> Task directions
Scan the entries that follow and give only the number of lines containing "html".

Listed records Block Start

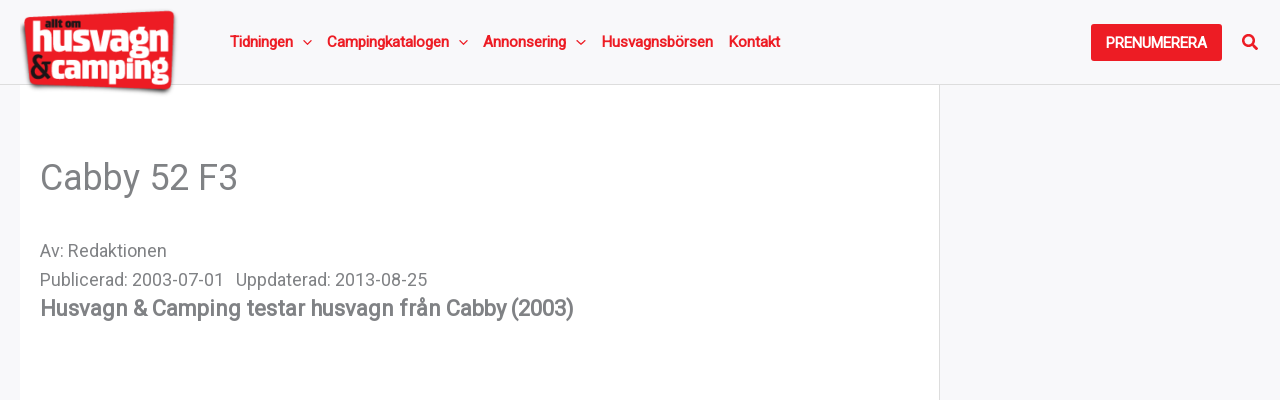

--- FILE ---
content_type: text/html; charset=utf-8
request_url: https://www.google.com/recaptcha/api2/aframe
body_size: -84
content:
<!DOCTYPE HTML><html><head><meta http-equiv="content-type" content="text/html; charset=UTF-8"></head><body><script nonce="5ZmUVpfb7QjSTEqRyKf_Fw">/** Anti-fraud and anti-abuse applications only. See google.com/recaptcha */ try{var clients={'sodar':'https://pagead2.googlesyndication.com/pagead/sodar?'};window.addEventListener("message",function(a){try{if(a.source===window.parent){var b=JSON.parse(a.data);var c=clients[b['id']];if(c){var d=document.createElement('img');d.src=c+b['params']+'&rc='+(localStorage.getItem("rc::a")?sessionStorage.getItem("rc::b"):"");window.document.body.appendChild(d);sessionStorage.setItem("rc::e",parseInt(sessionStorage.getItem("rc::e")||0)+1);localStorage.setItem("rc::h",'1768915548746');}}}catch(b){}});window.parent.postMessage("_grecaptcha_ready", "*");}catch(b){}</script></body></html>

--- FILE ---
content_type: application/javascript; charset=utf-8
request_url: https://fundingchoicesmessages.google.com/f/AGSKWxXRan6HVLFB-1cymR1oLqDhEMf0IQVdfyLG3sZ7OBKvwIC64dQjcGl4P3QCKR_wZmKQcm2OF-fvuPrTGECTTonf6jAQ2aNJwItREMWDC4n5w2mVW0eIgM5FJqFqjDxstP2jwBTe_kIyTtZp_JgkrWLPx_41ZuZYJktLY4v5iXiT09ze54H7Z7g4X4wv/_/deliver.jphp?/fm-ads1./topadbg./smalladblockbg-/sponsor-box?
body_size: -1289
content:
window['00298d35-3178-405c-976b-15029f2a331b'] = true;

Listed records Block End
Listed records Block Start

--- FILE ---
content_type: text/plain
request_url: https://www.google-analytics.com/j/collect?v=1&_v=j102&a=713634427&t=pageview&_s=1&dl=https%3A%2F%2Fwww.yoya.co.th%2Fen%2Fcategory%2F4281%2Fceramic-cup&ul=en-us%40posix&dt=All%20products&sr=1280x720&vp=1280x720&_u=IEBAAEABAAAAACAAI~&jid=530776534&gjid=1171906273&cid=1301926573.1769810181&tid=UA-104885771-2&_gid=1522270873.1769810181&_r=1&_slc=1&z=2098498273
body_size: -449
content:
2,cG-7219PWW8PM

Listed records Block End

> Response to this exercise
2